沖縄調査の日も迫ってきました。杉野さんから宿のご紹介もいただきましたし、28日夕方にはお会いすることになり、翌日29日には、どこかへご案内下さるそうです。楽しみにしています。」

この後、1月24日から青木先生はやんばるのホソカタムシ採集に出かけられる予定のようで、杉野さんからも以下のようなメールがありました。

「青木先生の件、1月24日-27日は林道・伐採地跡のダニの調査で28日はそのまとめ、28日夕方から29日午前中にやんばるのホソカタムシ調査、29日午後-30日中南部のホソカタムシ調査とのことです。かなりのハードスケジュールですが、水野さんの話では、お歳を感じさせないタフガイのようです。

そこで28日は学びの森、29日伊地林道その他をご案内する予定です。その下見に数箇所行きましたら、樹皮下から4種ほどホソカタとその近縁種を見つけました。
このグループは異節群と球角群にまたがっており分類はややこしそうですね。」

さらに、1月30日には杉野さんから事後報告もありました。

「青木先生が帰られました。
28日夕方学びの森、29日安田、大国林道(今坂ポイント)、比地、伊地林道を案内しましたが、さすがホソカタムシの専門家、この2日で合計7種(コヒラタ、ナガセスジ、クロサワオオ、ツヤナガヒラタ、ダルマチビ、オキナワマダラ、ヒメヒラタの一種)のホソカタを採られました。お年を感じさせない採集ぶりに脱帽です。

今坂ポイントでは、アトキツツは取れなかったもののオキナワマダラをはじめて採ったとはしゃいで居られました。

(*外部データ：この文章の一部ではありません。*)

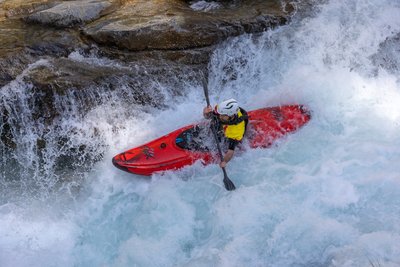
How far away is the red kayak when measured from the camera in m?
5.96

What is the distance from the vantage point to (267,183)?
5.76 meters

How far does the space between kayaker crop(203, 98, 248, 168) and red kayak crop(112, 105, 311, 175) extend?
0.36 meters

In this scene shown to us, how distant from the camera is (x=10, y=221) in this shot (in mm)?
5688

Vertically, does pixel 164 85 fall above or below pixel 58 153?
above

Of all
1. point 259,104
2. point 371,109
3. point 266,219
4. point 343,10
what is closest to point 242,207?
point 266,219

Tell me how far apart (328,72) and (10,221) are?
209 inches

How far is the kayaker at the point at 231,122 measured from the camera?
553 centimetres

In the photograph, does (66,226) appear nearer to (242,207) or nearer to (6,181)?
(6,181)

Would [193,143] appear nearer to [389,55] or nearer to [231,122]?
[231,122]

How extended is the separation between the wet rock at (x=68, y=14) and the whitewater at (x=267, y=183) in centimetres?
109

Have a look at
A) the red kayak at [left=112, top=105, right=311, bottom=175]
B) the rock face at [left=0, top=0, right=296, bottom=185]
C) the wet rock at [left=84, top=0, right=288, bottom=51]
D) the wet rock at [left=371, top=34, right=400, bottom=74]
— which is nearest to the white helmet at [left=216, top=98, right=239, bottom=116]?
the red kayak at [left=112, top=105, right=311, bottom=175]

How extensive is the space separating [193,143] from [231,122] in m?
0.71

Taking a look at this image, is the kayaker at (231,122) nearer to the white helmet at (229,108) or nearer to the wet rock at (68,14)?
the white helmet at (229,108)

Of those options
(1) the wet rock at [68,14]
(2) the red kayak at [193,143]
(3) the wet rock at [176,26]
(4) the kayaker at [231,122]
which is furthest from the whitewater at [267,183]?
(1) the wet rock at [68,14]
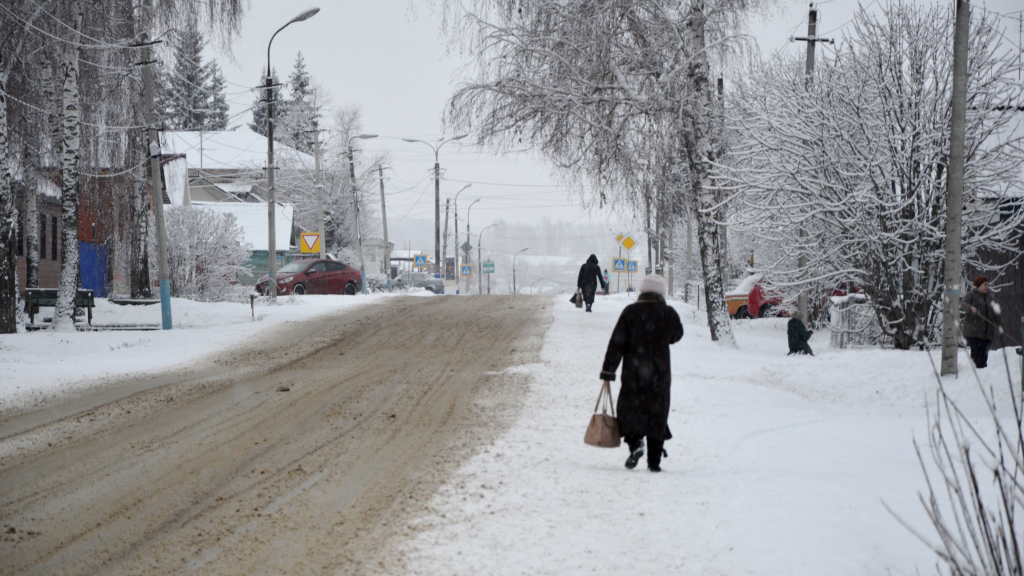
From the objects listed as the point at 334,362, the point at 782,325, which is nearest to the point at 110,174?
the point at 334,362

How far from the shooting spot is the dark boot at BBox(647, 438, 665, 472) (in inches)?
282

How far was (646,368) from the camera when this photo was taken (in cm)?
714

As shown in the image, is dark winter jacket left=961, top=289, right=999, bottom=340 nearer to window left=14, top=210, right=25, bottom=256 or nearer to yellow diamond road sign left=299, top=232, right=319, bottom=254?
window left=14, top=210, right=25, bottom=256

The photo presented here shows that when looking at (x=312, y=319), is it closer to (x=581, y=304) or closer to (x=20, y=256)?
(x=581, y=304)

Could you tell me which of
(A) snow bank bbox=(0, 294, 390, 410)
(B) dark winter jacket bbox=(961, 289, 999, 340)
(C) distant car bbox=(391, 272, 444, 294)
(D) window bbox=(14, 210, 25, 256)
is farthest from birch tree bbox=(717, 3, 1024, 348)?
(C) distant car bbox=(391, 272, 444, 294)

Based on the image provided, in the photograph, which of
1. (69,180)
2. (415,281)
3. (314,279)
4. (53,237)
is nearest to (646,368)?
(69,180)

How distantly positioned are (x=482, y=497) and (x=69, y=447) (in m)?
4.28

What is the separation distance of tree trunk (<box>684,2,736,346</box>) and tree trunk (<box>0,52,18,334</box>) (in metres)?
13.6

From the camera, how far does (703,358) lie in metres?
14.5

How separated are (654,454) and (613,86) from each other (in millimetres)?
10815

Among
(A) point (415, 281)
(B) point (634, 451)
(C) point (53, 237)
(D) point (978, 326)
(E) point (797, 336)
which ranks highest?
(C) point (53, 237)

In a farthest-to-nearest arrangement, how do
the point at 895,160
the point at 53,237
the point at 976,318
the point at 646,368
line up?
the point at 53,237
the point at 895,160
the point at 976,318
the point at 646,368

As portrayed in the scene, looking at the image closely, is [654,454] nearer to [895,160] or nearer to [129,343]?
[895,160]

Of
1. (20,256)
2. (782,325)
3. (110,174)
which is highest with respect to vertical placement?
(110,174)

日本産ホソカタの全リストと図鑑に載っていないホソカタ20種の図等沢山のお土産を貰いました。沖縄本島にはあと10種ぐらいはホソカタが分布するはずだから頑張ってとハッパをかけられました。」

そして、その青木先生からも、2月2日に報告がありました。

「先月30日、沖縄から帰ってきました。28日に河野昭一先生の調査隊一行と別れて、3時ころ学びの森を訪れ、ご紹介いただいた杉野廣一さんに会いました。勤務中にもかかわらず、マレーズトラップを仕掛けた場所へ案内してもらい、その周辺で採集を試みましたが、アトキツツは採れませんでした。

夜は私の宿泊先のホテルへ来ていただき、夕食をともにしながら、虫談義に花を咲かせました。翌日は勤務がないとのことで、大国林道、伊地、比地などを案内してもらいました。
今坂さんがアトキツツを採集されたというポイントへも行き、切り株を調べましたが、アトキツツはおらず、切り株の樹皮や材の表面部分を削り取って持ち帰り、自宅のツルグレン装置に仕掛けて抽出を試みましたが、ホソカタ4種が出てきたものの、アトキツツは出てきませんでした。残念です。

そんなわけで、ホロタイプは♀にするしかありません(ただ1頭の♂は解体してプレパラートになっています)。雄を採集する努力は一応やりましたので、先日お見せした共著の論文はそのまま提出したいと考えますが、いかがでしょうか。なお、修正すべき点の追加がありましたら、お示しくだされば、ありがたいです。

杉野さんと別れてからは、今まで行ったことのない南部の南城市へ行き、垣花城址で小笠原からしか知られていないホソカタムシ、ノコギリヒメヒラタホソカタムシSynchita bonina (Nakane)を採集することができました。そのうち、どこかで報告したいと思います。」

2月5日の今坂の返事。

[アトキツツは残念でしたね。
杉野君も先生のバイタリティ溢れる採集ぶりに感嘆のメールをくれました。
今度の沖縄行きではよほど種を稼がれたのでしょう。お楽しみで良かったですね。

私の方、やんばるのモニタリングの9-12月分の同定の残りを頑張っているところです。]

これに対して、即日、青木先生の返事。

「お返事、ありがとうございました。今坂さんにご紹介いただいたおかげで、杉野さんからよい採集場所を教わり、ありがたく存じます。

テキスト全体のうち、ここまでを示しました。